Using Options to Predict Stock Movement - Trade Stocks

Using Options to Predict Stock Movement

By Fri, Feb 19, 2021

If you have ever wondered how to predict stock movement in response to an earnings announcement, here’s a neat little trick. To use it, we need to go to the options market.

There is a strategy called a short straddle. It is created by selling a call and a put with the same strike price. It looks like this:

Source: TD Ameritrade

Source: TD Ameritrade

To estimate the option market’s expected range, place the strike price of the straddle at the same price as the current stock price (at-the-money), or close to it, and add the premiums. Add the sum to the strike price of the call and subtract it from the strike price of the put. These are the stock prices where the straddle breaks even at expiration.

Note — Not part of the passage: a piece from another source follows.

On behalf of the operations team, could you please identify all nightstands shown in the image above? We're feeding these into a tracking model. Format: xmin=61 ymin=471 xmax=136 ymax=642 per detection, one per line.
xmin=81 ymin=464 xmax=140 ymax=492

For example, with a stock trading at $100, the 30-day $100 call and put are each trading at $4.00. The straddle is priced at $8.00, with breakevens of $92 and $108. This is telling us that the option market expects the stock to ‘most likely’ be between $92 and $108 come option expiration.

Why is this a reasonable ‘guesstimate’ of the price range of the stock? Let me ask you this – “Would a professional trader sell a straddle if he thought the stock would move further than the breakeven prices?” Probably not.

This shortcut is especially useful around earnings announcements. By observing the prices of the at-the-money call and put, for the expiration closest to earnings, a trader can get a feel for how far the option market believes the stock is most likely to move in response to the announcement. This could be an aide to a trader who is trying to decide how to play the stock, e.g. which option to buy.

Remember, this is only statistically what is “most likely.” There is always some probability that the stock will move beyond the range established by the straddle.

P.S. The short straddle as a trading strategy is extremely risky. You take on unlimited risk – if the stock moves far beyond either breakeven, your losses can be substantial.